SW is just so.... there.

 

Sez the biggest edgelord on the forum, lel.

 

Don't bother denying it by the way, you like the Neverwinter Nights original campaign. That's about as edgelord as one can get. ;)

 

That said I just came back from watching Rogue One. Managed to get free tickets so perhaps that unduefully increased my enjoyment of the film but I kind of liked it more than most of the others.

 

It is, in particular, much better than The Force Awakens. It has the same problems most near-original timeline prequels have insofar as there isn't much breathing room to try new things, but in the end it is a prequel and I can forgive a lack of moving the setting forward much easier due to their nature than I could deal with the remakey build of TFA. Rogue One could not have been a mover and shaker while TFA should have been one and just wasn't.

 

I have to agree with Drowsy Emperor on one thing - it didn't quite capture the allure of the original trilogy. For want of a better term, it doesn't feel like Star Wars in the same way the originals did. None of the new films did, but Lucas' prequel trilogy did it better than the two Disney ones so far.

* [Objectives]
1) Answer these questions using the forum post about the Star Wars films:
(a) Which game's original campaign does the writer say the other forum member likes?
(b) How did the writer obtain tickets to see Rogue One?
(c) Whom does the writer agree with about the film not capturing the allure of the original trilogy?
2) Carry on the forum post about the Star Wars films, starting after its final sentence.
The entries that follow have no connection to the forum post about the Star Wars films.

* [Given records]
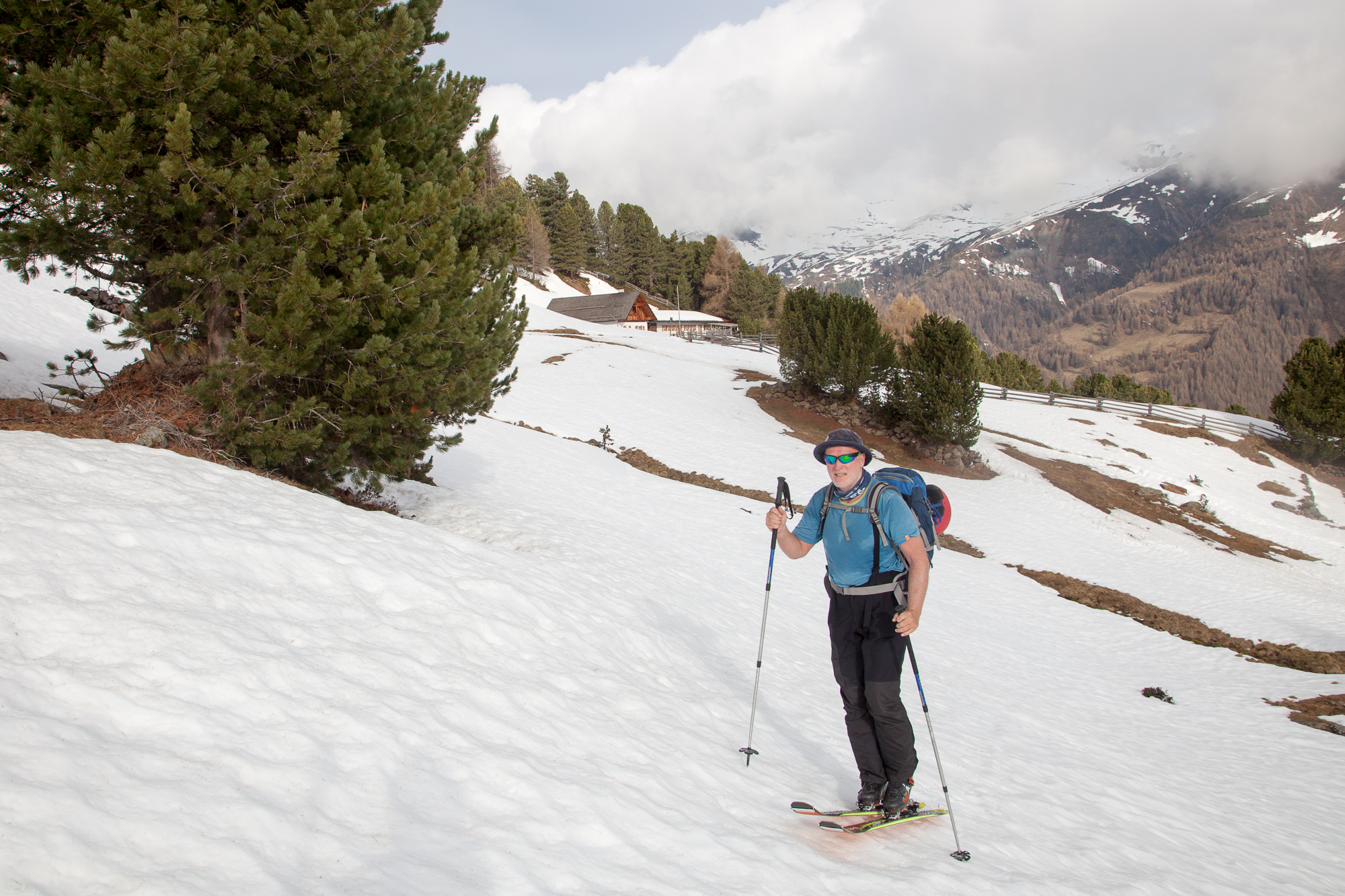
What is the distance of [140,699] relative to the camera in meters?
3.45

---

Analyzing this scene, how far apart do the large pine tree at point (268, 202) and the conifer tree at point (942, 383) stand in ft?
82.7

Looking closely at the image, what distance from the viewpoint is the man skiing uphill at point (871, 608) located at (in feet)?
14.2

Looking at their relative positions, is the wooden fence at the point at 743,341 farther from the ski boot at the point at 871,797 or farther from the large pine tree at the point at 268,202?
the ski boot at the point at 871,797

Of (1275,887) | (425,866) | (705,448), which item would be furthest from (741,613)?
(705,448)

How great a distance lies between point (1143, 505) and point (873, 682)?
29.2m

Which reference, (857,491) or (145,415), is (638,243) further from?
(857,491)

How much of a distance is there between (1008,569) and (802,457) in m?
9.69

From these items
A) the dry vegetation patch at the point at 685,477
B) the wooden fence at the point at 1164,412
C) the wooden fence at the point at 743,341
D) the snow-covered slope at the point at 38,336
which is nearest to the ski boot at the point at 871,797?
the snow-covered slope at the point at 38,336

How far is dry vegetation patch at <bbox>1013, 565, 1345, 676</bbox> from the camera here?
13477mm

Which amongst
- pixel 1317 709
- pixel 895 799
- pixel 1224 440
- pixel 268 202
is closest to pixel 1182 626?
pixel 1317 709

--

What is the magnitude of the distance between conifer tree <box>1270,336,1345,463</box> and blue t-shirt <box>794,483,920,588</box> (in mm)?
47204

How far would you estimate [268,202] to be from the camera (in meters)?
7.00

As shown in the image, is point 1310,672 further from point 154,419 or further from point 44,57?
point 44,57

* [Written answers]
1)
(a) Neverwinter Nights.
(b) The writer managed to get free tickets.
(c) Drowsy Emperor.

2)
Sometimes I do wonder if that isn't also technical problem rather than only a storytelling one. No matter how much one might try there is a certain look and feel to 70ies and 80ies movies that somehow can't be recreated. Kung Fury came close in its own hilariously ridicoulous way but it still pales in comparison to the real stuff. It can't all be nostalgia and growing up in the 80ies.

 

I'm not sure it was deliberate but there was one thing that I really liked about the space battles in Rogue One: The reduced pace of the fights. The original trilogy' dogfights were modeled after WW2 air battles which - while silly in space, of all things - created a certain intense aesthetic that was completely absent in all the other films (with the battle for Angkor Wat in TFA being the worst offender). Now if only they would get rid of the shakey-cam sillyness for the ground action.

 

Bottom line: I was entertained for the full duration of the film, something that I wasn't with TFA. The third act had a very "war movie" feel to it that sometimes came off as too formulaic, and there are a few nits to pick here and there but overall I found Rogue One to be very entertaining even if the best Star Wars offering of recent times come in a reset-button prequel spinoff riding in the wake of a 40 year old film. *shrug*

 

 

Also, what the hell is it with jumping to hyperspace from within a gravity well. That's not supposed to work at all. Gah. TFA did the same. /SW-Nerd mode.

 

Also, physics, lel. No way in hell that Hammerhead could nudge something as massive as a Star Destroyer that quickly. Well at least the Star Destroyers didn't instantly fall out of orbit like Grievious' ship does in Revenge of the Sith or the Executor does in Episode VI.

 

 

Watched Suicide Squad right now. I think it wasn't as bad as people made it. The Joker-scenes are ok too.

 

Jared Leto's Joker was fine. The scenes he was in just weren't.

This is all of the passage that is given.